Explicit bound on $\sum_{N\mathfrak p \leq x}\chi(\mathfrak p)\ln(N\mathfrak p)$

I'm looking for an explicit bound for $f(x) = \sum_{N\mathfrak p \leq x}\chi(\mathfrak p)\ln(N\mathfrak p)$, where $\chi$ is a Hecke character for a number field $K$ of degree $n$, on the ideals $I_\mathfrak m$, trivial on $P_\mathfrak m^+$, the sum is over prime ideals $\mathfrak p$ of bounded norm. All I could find is $$\sum_{N\mathfrak p \leq x}\chi(\mathfrak p)\ln(N\mathfrak p) = O(nx^{1/2}\ln(x)\ln(xd_KN\mathfrak m)),$$ for non-principal characters, and $$\sum_{N\mathfrak p \leq x}\chi(\mathfrak p)\ln(N\mathfrak p) = x + O(nx^{1/2}\ln(x)\ln(xd_KN\mathfrak m)),$$ for the principal character, assuming GRH, from Henryk Iwaniec and Emmanuel Kowalski, Analytic number theory, p. 114. I would need to know more about the implied constant factor. Conditional bounds (GRH, ERH) are welcome.
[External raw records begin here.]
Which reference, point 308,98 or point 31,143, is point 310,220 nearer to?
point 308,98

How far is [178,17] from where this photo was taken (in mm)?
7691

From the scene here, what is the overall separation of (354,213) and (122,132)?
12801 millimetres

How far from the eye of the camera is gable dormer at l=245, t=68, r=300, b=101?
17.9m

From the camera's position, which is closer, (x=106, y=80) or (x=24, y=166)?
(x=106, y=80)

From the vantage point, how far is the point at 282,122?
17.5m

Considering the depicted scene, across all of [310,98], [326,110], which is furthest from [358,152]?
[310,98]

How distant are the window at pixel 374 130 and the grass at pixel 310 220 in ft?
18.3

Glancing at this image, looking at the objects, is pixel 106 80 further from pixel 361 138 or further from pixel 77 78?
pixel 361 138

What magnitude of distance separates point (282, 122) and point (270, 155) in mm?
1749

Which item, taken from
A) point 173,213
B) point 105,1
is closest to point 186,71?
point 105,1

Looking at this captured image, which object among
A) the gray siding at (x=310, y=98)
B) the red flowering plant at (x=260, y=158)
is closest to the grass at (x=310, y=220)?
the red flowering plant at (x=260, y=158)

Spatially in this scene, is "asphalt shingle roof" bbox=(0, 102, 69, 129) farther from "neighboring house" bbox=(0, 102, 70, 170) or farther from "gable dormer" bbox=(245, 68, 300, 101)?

I actually plan to use such a result to derive a bound on $\sum_{N\mathfrak p \leq x}\chi(\mathfrak p)$, so any explicit bound on the later sum is also welcome.

• Can you explain a bit more what you require? For example there clearly are effective bounds for the sum $\sum_{N\mathfrak{p} \leq x} \chi(\mathfrak{p})$, such as $x/(\log x)$, however I'm guessing that you want something stronger. How strong a bound do you require? Is there some bound you know that holds in the case where $K=\mathbb{Q}$, and you want to know whether it holds in the general case? The bound you have given looks like it is effective, as in your notation there is no implied constant and all the dependencies on the number field and character are there. What else do you require? – Daniel Loughran Apr 16 '14 at 7:30
• What doesn't satisfy me with the bound I give is that a constant factor hides in the big O notation, and I don't know anything about it. We can derive from this a bound $\sum_{N\mathfrak p \leq x}\chi(\mathfrak p) = O(n x^{1/2}\ln(xd_KN\mathfrak m))$, but still this big O hides some factor. I would like an actual bound that can be computed. Your bound $x/\ln(x)$ is pretty tight for the trivial character but not so great otherwise (by this I mean the bound I've presented is in $x^{1/2}$, not in $x$). – Calodeon Apr 16 '14 at 7:55
• I think I see, so you want some explicit upper bound which says $\sum_{N\mathfrak{p} \leq x} \chi(\mathfrak{p}) \leq \textrm{something}$ for all sufficiently large $x$? Can you explain what $n$ is in your big $O$? Also I ask again, do you know a bound of the shape you want in the case where $K = \mathbb{Q}$? – Daniel Loughran Apr 16 '14 at 9:28
• Yes I need something like $\sum_{N\mathfrak p \leq x} \chi(\mathfrak p) \leq f(x)$, ideally for all $x > 0$, but I can live with it if interesting bounds happen only asymptotically. Here $n = [K:\mathbb Q]$. I don't know more about $K = \mathbb Q$ than the general case. But the shape I would expect is simply the one I gave in the big O, but with an explicit constant. – Calodeon Apr 16 '14 at 17:20
• Well, I do know something for $K = \mathbb Q$ when $\chi$ is the trivial character, $\mathrm{li}(x) - x^{1/2}/\ln(x) < \sum_{N\mathfrak p \leq x}\chi(\mathfrak p) = \pi(x) < \mathrm{li}(x) + x^{1/2}/\ln(x)$. It is a great bound in the sense that is has a precision $\tilde{O}(x^{1/2})$ and is completely explicit, but this is a very particular case... – Calodeon Apr 16 '14 at 17:34

By the way, your use of the terminology `effective' is mistaken. The bounds you stated are effective --- "effective" means that one could work out the constant, not that anyone has actually done it. An example of an ineffective bound is the famous bound $h(-d) \gg d^{1/2 - \epsilon}$, where the implied constant depends on properties of a hypothetical Siegel zero -- so that this bound can't be used by itself to prove, e.g. that $h(-d) > 1$ for $d > 163$.